Venus, Cupid and Mars is a 1633 oil-on-canvas painting by the Italian Baroque painter Guercino, commissioned by Francesco I d'Este for his Ducal Palace of Sassuolo around 1632–1633, when the artist was in that city to paint portraits of the d'Este family. It is now in the Galleria Estense in Modena.

==History==
The final payment for the work was made on 18 January 1634, with Guercino receiving the balance from Cesare Cavazza, the court chamberlain or 'guardarobiere', a sum equal to 126 scudi – the advance on the work is unknown but was probably about 30 scudi.
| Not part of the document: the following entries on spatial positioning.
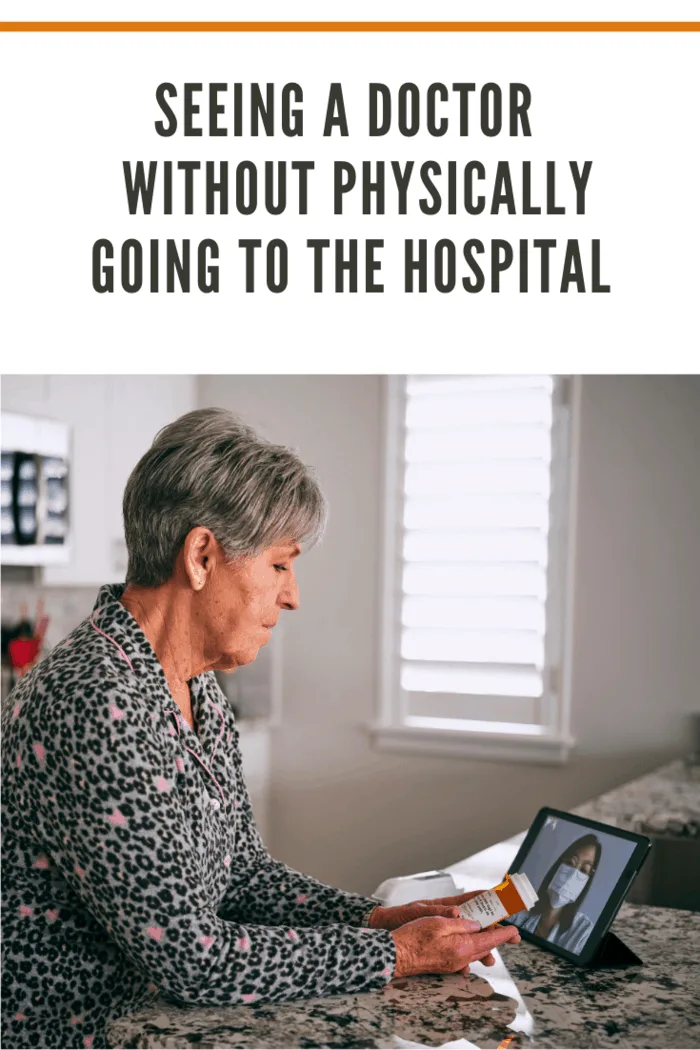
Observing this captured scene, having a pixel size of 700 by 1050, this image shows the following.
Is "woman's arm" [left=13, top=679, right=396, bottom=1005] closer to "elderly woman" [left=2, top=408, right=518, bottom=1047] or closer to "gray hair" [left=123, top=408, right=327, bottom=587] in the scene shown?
"elderly woman" [left=2, top=408, right=518, bottom=1047]

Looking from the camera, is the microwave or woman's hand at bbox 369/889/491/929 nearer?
woman's hand at bbox 369/889/491/929

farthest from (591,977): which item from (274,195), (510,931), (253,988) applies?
(274,195)

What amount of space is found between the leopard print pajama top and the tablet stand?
0.86 ft

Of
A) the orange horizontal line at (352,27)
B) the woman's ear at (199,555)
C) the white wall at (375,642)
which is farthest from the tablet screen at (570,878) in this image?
the white wall at (375,642)

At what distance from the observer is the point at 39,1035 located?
1070 millimetres

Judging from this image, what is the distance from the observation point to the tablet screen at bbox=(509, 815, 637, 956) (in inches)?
46.1

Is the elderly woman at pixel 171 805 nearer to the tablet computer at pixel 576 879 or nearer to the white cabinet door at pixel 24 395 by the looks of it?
the tablet computer at pixel 576 879

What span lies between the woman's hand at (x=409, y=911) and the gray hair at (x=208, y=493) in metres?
0.51

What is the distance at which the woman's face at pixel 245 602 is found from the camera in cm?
119

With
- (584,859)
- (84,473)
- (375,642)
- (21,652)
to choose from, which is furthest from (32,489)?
(584,859)

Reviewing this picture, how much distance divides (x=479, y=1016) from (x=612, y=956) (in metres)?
0.24

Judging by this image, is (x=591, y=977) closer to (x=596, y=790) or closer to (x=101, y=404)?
(x=596, y=790)

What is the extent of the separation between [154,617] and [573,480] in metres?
2.38

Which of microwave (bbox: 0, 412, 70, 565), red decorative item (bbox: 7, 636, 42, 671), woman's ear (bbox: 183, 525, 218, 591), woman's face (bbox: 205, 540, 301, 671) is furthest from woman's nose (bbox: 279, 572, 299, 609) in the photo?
red decorative item (bbox: 7, 636, 42, 671)
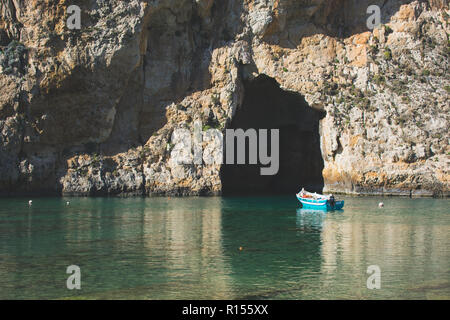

Guercino's biographer Carlo Cesare Malvasia states it was the first he produced in 1634, "Made for a gentleman in Modena, a canvas to give to the Most Serene [Duke] of that place, showing a Venus with an archer Cupid sitting by her, and a Mars". A document of November 1633 from Guercino to Cavazza refers to a painting then in progress for the duke, hoping to finish it soon and deliver it before Christmas that same year, as most probably happened given the payment date.

It was recorded in the 'camera dei Sogni' in the palace between 1692 and 1694 before Francesco III d'Este took it to Modena after selling a huge chunk of the family collection to Augustus III of Saxony in 1745–1746. The French seized the work in 1796 and retained it until 1815, when it rejoined those which had remained in the Este collection in its present home.